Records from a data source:
•••

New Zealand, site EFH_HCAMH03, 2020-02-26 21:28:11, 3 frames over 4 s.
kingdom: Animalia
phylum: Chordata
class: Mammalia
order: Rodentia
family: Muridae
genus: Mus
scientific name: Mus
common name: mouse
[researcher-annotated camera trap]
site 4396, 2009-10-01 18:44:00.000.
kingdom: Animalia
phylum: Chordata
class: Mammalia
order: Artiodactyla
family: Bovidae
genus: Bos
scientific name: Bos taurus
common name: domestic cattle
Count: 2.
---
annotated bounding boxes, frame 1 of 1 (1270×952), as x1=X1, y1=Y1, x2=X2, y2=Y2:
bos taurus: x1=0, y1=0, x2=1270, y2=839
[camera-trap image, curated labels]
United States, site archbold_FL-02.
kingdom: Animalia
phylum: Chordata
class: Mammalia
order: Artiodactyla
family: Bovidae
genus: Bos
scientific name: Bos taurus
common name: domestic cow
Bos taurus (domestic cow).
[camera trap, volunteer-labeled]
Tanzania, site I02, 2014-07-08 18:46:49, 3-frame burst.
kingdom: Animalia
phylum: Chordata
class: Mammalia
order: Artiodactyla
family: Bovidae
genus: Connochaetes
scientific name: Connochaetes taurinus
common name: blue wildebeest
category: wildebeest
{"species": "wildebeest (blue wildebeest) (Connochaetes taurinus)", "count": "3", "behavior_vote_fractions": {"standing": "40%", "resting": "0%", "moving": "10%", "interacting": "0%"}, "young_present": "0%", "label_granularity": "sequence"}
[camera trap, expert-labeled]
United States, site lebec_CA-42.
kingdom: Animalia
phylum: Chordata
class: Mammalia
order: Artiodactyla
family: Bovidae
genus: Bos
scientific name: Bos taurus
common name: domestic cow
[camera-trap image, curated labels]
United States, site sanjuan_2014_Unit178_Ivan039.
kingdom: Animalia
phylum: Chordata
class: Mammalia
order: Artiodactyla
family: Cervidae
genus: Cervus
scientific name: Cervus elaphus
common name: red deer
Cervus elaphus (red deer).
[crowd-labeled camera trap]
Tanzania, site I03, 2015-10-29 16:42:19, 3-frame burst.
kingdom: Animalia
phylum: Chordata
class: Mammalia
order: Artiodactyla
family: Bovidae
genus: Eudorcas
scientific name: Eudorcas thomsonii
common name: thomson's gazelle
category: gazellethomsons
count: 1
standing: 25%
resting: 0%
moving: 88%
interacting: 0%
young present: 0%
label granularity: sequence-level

•••

The records above should all be quoted exactly, please.

**Answer area:**
New Zealand, site EFH_HCAMH03, 2020-02-26 21:28:11, 3 frames over 4 s.
kingdom: Animalia
phylum: Chordata
class: Mammalia
order: Rodentia
family: Muridae
genus: Mus
scientific name: Mus
common name: mouse
[researcher-annotated camera trap]
site 4396, 2009-10-01 18:44:00.000.
kingdom: Animalia
phylum: Chordata
class: Mammalia
order: Artiodactyla
family: Bovidae
genus: Bos
scientific name: Bos taurus
common name: domestic cattle
Count: 2.
---
annotated bounding boxes, frame 1 of 1 (1270×952), as x1=X1, y1=Y1, x2=X2, y2=Y2:
bos taurus: x1=0, y1=0, x2=1270, y2=839
[camera-trap image, curated labels]
United States, site archbold_FL-02.
kingdom: Animalia
phylum: Chordata
class: Mammalia
order: Artiodactyla
family: Bovidae
genus: Bos
scientific name: Bos taurus
common name: domestic cow
Bos taurus (domestic cow).
[camera trap, volunteer-labeled]
Tanzania, site I02, 2014-07-08 18:46:49, 3-frame burst.
kingdom: Animalia
phylum: Chordata
class: Mammalia
order: Artiodactyla
family: Bovidae
genus: Connochaetes
scientific name: Connochaetes taurinus
common name: blue wildebeest
category: wildebeest
{"species": "wildebeest (blue wildebeest) (Connochaetes taurinus)", "count": "3", "behavior_vote_fractions": {"standing": "40%", "resting": "0%", "moving": "10%", "interacting": "0%"}, "young_present": "0%", "label_granularity": "sequence"}
[camera trap, expert-labeled]
United States, site lebec_CA-42.
kingdom: Animalia
phylum: Chordata
class: Mammalia
order: Artiodactyla
family: Bovidae
genus: Bos
scientific name: Bos taurus
common name: domestic cow
[camera-trap image, curated labels]
United States, site sanjuan_2014_Unit178_Ivan039.
kingdom: Animalia
phylum: Chordata
class: Mammalia
order: Artiodactyla
family: Cervidae
genus: Cervus
scientific name: Cervus elaphus
common name: red deer
Cervus elaphus (red deer).
[crowd-labeled camera trap]
Tanzania, site I03, 2015-10-29 16:42:19, 3-frame burst.
kingdom: Animalia
phylum: Chordata
class: Mammalia
order: Artiodactyla
family: Bovidae
genus: Eudorcas
scientific name: Eudorcas thomsonii
common name: thomson's gazelle
category: gazellethomsons
count: 1
standing: 25%
resting: 0%
moving: 88%
interacting: 0%
young present: 0%
label granularity: sequence-level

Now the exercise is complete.